How do you factor #(x^3+12x^2+48x+64)/8#?

2 Answers
Feb 22, 2018

#(x^3+12x^2+48x+64)/8 = 1/8(x+4)^3 = ((x+4)/2)^3#

Explanation:

Note that #x^3# and #64 = 4^3# are both perfect cubes.

Note also that:

#(a+b)^3 = a^3+3a^2b+3ab^2+b^3#

Putting #a=x# and #b=4#, we find:

#(x+4)^3 = x^3+3(4)x^2+3(4)^2x+4^3#

#color(white)((x+4)^3) = x^3+12x^2+48x+64#

So:

#(x^3+12x^2+48x+64)/8 = 1/8(x+4)^3 = ((x+4)/2)^3#

Feb 22, 2018

#(x(x^2+12x+48))/(8) +8#

Explanation:

To make the factoring easier, I'm going to rewrite the above expression as follows:

#(x^3+12x^2+48x)/8 + (64)/8#

NOTE: I separated the #64# so we could be able to factor the numerator.

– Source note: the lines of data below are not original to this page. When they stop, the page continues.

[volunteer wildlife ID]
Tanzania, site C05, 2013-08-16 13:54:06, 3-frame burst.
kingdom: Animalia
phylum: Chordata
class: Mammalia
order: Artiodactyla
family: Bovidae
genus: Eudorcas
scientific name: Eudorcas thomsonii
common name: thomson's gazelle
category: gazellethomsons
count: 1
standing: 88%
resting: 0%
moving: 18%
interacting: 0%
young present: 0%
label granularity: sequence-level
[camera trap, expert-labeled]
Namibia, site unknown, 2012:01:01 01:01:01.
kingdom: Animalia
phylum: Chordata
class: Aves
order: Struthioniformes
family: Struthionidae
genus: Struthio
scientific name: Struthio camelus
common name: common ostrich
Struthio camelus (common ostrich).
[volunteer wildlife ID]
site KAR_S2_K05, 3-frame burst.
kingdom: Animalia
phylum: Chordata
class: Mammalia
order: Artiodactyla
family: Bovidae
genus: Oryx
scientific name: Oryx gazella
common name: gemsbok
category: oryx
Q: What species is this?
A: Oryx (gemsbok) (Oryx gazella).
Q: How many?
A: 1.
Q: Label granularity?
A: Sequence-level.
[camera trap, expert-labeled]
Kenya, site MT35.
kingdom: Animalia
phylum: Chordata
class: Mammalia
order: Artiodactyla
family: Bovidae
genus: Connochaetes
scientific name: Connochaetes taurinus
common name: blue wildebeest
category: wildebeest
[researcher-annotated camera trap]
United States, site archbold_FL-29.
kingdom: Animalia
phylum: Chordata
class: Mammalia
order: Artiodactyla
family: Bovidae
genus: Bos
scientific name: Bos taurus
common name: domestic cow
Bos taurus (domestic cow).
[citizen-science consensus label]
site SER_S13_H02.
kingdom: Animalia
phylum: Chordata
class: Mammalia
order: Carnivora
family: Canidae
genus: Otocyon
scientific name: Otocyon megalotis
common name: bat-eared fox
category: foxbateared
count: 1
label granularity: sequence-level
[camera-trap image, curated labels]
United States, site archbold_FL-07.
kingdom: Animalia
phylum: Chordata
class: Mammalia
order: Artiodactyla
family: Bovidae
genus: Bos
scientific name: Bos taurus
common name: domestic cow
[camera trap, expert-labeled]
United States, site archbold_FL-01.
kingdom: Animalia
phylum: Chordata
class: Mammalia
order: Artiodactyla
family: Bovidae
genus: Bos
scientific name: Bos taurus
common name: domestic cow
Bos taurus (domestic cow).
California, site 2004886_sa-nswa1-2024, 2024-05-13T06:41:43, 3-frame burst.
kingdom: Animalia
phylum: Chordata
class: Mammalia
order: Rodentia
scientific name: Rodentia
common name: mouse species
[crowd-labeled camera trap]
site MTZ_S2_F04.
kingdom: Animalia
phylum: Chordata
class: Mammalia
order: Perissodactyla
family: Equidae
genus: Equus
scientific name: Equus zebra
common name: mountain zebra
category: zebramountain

We can factor an #x# out of the numerator, since all of the terms have an #x# in common. Factoring is essentially dividing every term by #x#, so we get:

#(x(x^2+12x+48))/(8) +8#

To factor the terms in parenthesis, let's do a small thought experiment:

  • What two numbers when I add them, sum up to #12#, and when I multiply them, the product is #48?#

Well, the factors of #48# are #1# and #48#, #2# and #24#, #3# and #16#, #4# and #12#, and #6# and #8#. None of them add up to #12#, respectively. This means we cannot factor this any further with real numbers.